Two Nassar-inspired bills signed, giving sexual abuse survivors more time to sue
Two bills inspired by ex-MSU and USA Gymnastics doctor Larry Nassar's sexual abuse were signed on Tuesday, giving childhood sexual abuse survivors more time to sue.
One of the bills signed will allow people who were sexually abused in childhood to sue until their 28th birthdays or three years from when they realize they have been abused and will give Nassar survivors a 90-day window to sue retroactively. Currently, the cutoff to sue under these circumstances in Michigan is usually a minor survivor's 19th birthday.
The other bill will give prosecutors 15 years, or until a survivor's 28th birthday, to file charges for second and third degree criminal sexual conduct cases if the survivor was younger than 18 when abuse occurred. Currently, the deadline is 10 years or until a survivor's 21st birthday.
Michigan Lt. Gov. Brian Calley signed the two bills on Tuesday during a bill-signing event. Nassar survivors, including Rachael Denhollander, Amanda Thomashow and Larissa Boyce, attended the signing and a press conference.
According to the Associated Press, Denhollander said she was "deeply disappointed" that the House changed the legislation to not retroactively help all childhood sexual abuse survivors, as the legislative reform was meant for every survivor in the state of Michigan.

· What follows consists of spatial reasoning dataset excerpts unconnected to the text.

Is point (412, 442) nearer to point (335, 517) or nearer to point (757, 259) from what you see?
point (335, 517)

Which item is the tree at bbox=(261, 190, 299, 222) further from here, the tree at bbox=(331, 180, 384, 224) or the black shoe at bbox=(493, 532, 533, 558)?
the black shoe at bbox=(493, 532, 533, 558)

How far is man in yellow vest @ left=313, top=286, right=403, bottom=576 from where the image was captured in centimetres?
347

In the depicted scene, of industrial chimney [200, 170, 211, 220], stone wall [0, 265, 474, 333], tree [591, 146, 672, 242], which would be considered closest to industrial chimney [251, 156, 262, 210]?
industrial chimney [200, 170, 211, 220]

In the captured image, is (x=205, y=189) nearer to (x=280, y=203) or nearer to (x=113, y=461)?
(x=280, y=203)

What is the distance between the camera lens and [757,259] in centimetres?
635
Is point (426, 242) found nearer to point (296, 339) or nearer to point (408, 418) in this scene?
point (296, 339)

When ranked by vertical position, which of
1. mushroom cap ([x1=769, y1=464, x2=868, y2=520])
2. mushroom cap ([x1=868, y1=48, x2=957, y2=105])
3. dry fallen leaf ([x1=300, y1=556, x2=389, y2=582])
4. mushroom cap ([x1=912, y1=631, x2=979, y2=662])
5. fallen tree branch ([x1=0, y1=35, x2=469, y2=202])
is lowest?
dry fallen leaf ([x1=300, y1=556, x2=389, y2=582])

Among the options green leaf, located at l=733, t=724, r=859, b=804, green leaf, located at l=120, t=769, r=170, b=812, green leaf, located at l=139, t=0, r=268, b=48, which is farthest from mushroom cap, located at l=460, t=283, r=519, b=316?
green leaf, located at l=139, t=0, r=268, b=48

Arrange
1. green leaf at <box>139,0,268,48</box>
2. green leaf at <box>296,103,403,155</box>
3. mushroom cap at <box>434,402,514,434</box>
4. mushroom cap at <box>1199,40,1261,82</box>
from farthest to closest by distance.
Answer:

Over two dozen other bills in the package of Nassar-inspired legislation are not likely to go through final legislative passage until the fall.
Other bills in the package would:
- Require education on sexual assault and abuse in grades 6 - 12.
- Increase penalties for the possession and distribution of child pornography.
- Make it a crime to persuade someone to not report an incident of sexual assault.
- Expand the list of mandatory reporters to physical therapists, physical therapist assistants and athletic trainers. Paid coaches are not included as mandatory reporters.
- Increase penalties for those who do not report sexual misconduct and require consent from patients who receive invasive medical procedures, which would make sexual assault under the appearance of medical treatment a crime.